The unit fell as low as C$1.2425 to the U.S. dollar, or 80.48 U.S. cents, the weakest since Jan. 23, shortly after the economic data.
Also on Friday, U.S. government data showed the economy shrank at its fastest pace in nearly 27 years in the fourth quarter, but the contraction was less than expected.
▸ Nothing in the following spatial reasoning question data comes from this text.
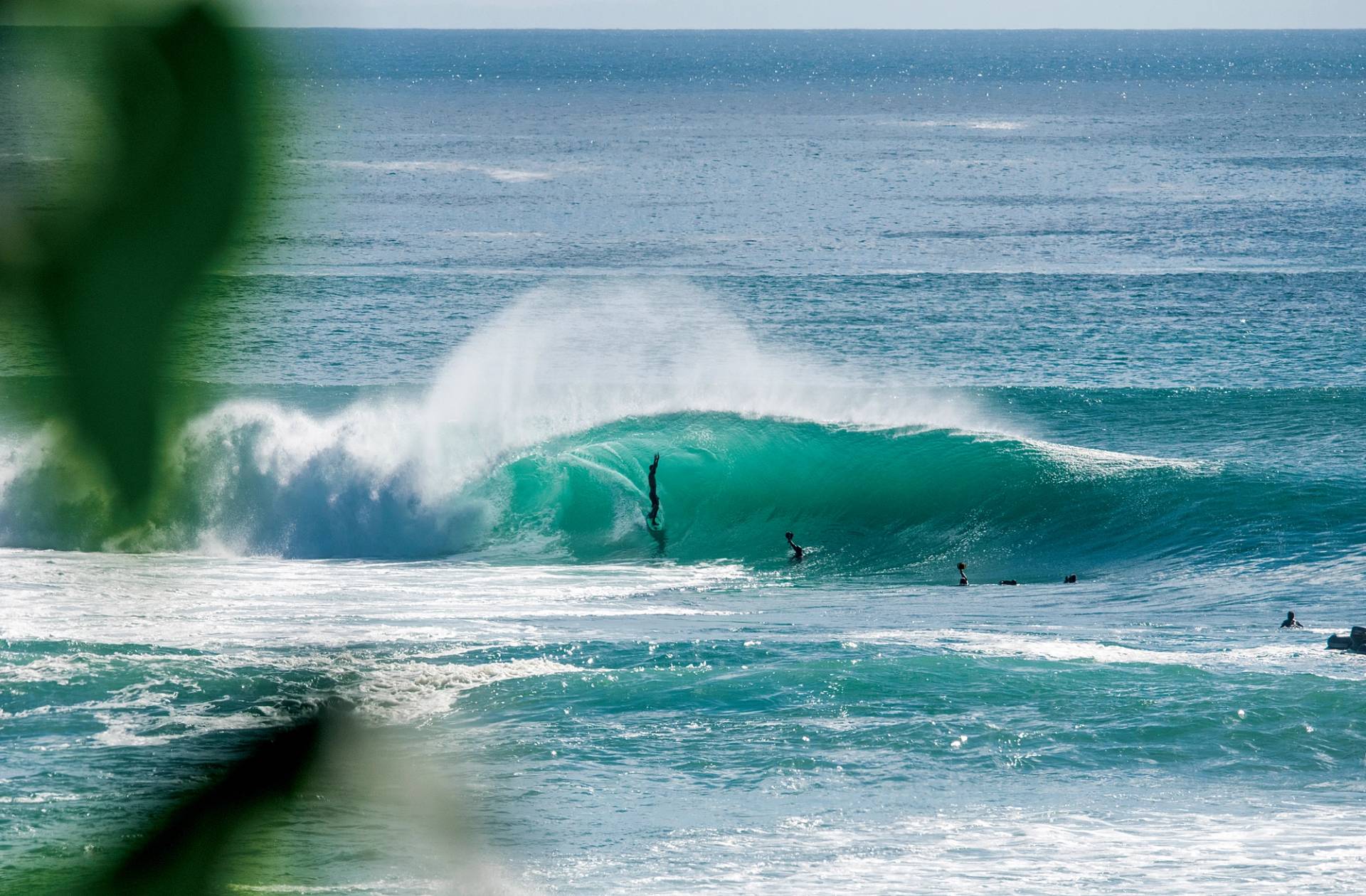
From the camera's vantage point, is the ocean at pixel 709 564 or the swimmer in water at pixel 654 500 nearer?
the ocean at pixel 709 564

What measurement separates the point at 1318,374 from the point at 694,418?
53.7ft

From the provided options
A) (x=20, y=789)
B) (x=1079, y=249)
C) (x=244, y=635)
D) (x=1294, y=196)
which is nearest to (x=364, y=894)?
(x=20, y=789)

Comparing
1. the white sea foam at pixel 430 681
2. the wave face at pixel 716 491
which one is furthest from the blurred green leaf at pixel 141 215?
the wave face at pixel 716 491

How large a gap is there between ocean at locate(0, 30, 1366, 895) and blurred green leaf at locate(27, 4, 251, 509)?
0.09m

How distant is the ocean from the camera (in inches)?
328

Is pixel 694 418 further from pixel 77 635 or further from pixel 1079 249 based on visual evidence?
pixel 1079 249

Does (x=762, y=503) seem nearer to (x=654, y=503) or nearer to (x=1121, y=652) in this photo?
(x=654, y=503)

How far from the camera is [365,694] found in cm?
1166

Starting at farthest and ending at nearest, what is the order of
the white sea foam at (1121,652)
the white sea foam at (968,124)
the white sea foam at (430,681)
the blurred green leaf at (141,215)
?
the white sea foam at (968,124) < the white sea foam at (1121,652) < the white sea foam at (430,681) < the blurred green leaf at (141,215)

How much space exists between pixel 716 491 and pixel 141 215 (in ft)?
73.1

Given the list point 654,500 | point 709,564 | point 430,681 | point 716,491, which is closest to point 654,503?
point 654,500

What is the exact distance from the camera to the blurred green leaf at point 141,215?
116 cm

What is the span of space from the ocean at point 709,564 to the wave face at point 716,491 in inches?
4.0

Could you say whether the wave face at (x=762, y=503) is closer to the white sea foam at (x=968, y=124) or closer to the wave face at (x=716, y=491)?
the wave face at (x=716, y=491)
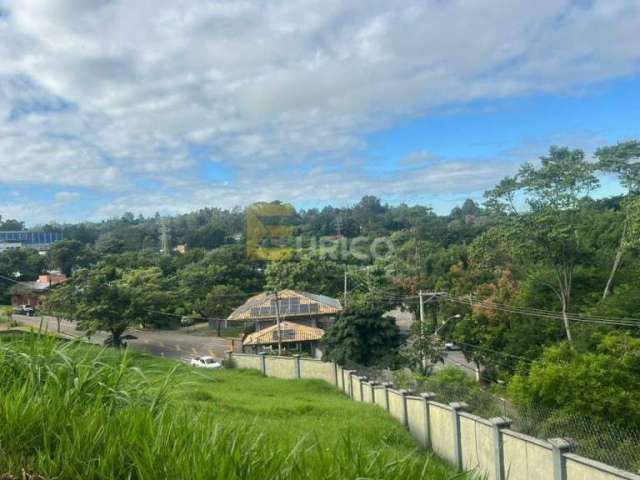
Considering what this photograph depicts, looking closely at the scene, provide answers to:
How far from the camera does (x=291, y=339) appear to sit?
36.9 m

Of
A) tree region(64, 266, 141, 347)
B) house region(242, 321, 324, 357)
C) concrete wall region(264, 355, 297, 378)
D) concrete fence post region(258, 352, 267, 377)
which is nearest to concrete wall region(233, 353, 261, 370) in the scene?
concrete fence post region(258, 352, 267, 377)

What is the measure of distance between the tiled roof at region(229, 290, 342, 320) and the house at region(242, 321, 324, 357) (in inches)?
89.5

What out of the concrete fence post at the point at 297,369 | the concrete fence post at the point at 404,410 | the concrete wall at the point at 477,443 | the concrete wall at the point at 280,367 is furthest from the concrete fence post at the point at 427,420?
the concrete wall at the point at 280,367

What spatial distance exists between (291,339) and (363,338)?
1559 cm

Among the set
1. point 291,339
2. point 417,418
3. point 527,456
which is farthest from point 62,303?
point 527,456

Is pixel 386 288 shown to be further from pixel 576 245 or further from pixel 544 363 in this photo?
pixel 544 363

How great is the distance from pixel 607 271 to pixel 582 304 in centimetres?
196

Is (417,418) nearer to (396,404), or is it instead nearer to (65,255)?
(396,404)

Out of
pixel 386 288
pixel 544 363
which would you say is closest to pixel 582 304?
pixel 544 363

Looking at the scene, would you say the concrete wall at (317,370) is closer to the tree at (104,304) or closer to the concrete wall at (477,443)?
the tree at (104,304)

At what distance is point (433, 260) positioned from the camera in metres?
44.1

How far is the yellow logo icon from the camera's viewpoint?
2199 inches

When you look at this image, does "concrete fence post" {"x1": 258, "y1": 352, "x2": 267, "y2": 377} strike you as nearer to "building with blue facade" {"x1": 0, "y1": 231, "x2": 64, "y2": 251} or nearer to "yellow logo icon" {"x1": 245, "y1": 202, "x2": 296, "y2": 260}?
"yellow logo icon" {"x1": 245, "y1": 202, "x2": 296, "y2": 260}

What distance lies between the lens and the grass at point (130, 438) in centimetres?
255
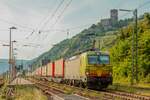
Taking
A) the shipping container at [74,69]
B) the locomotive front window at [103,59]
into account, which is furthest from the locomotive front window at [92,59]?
the shipping container at [74,69]

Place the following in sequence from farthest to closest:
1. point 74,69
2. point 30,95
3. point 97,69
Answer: point 74,69
point 97,69
point 30,95

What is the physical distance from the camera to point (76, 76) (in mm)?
43969

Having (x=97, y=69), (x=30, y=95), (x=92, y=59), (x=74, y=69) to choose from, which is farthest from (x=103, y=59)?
(x=30, y=95)

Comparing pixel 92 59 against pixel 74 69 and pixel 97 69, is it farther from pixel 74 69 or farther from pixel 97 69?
pixel 74 69

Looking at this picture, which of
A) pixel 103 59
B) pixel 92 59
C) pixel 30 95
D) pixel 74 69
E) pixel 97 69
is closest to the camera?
pixel 30 95

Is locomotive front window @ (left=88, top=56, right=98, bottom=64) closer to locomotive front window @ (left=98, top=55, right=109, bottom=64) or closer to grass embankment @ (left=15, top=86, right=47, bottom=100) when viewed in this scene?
locomotive front window @ (left=98, top=55, right=109, bottom=64)

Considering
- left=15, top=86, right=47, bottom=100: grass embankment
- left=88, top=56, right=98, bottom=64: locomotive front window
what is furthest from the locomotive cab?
left=15, top=86, right=47, bottom=100: grass embankment

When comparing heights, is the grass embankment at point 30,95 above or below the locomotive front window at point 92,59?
below

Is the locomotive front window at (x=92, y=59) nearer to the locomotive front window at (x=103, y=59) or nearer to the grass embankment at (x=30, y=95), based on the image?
the locomotive front window at (x=103, y=59)

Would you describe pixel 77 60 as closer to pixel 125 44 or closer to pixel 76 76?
pixel 76 76

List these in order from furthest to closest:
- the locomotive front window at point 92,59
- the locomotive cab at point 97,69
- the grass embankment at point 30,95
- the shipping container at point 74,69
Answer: the shipping container at point 74,69, the locomotive front window at point 92,59, the locomotive cab at point 97,69, the grass embankment at point 30,95

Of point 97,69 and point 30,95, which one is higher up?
point 97,69

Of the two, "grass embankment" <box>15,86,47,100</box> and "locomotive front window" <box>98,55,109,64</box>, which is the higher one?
"locomotive front window" <box>98,55,109,64</box>

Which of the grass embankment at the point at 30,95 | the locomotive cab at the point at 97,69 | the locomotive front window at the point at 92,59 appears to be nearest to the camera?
the grass embankment at the point at 30,95
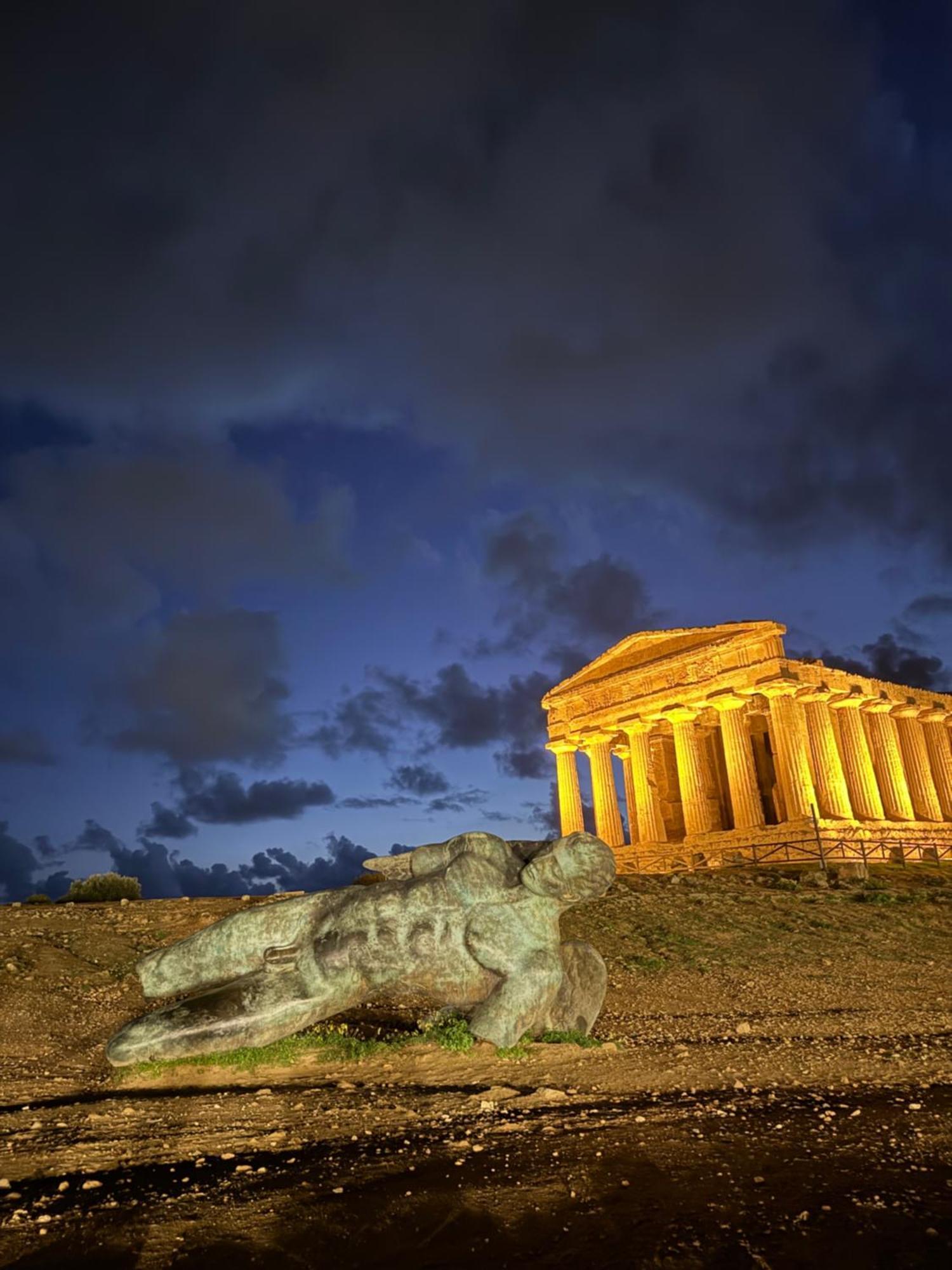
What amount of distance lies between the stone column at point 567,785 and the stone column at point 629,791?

That helped support the U.S. dollar against the Canadian dollar. [ID:nN30348995].
The price of oil CLc1 was higher on Friday, helped by the stronger-than-expected U.S. data and after OPEC signaled it may cut production. [ID:nSIN100514] Oil is one of Canada’s biggest exports.
Higher oil helped to trim losses in the Canadian dollar, said Shane Enright, currency strategist at CIBC World Markets.
“The Canadian numbers were disappointing but from a North American point of view, the U.S. number was decent,” he added. “It was kind of a little bit of a wash.”
A broader theme of risk aversion was expected to feature prominently in markets on Friday as the U.S. dollar was buoyed by sullen economic data in Europe that focused concern on the deepening global recession. [ID:nLU560953].
Canadian bond prices were higher across the curve as the dim Canadian economic data drew investors to safe-government debt, said Buskas.
“The market has priced in a pretty weak back drop so I don’t expect the rally to give up much ground from here,” she said.
However, broader concerns over swelling supply could pressure bond prices as markets on both sides of the border remain nervous because of increased supply tied to deficits, market watchers say.
The two-year bond rose 7 Canadian cents to C$102.49 to yield 1.363 percent, while the 10-year bond climbed 50 Canadian cents to C$109.90 to yield 3.023 percent.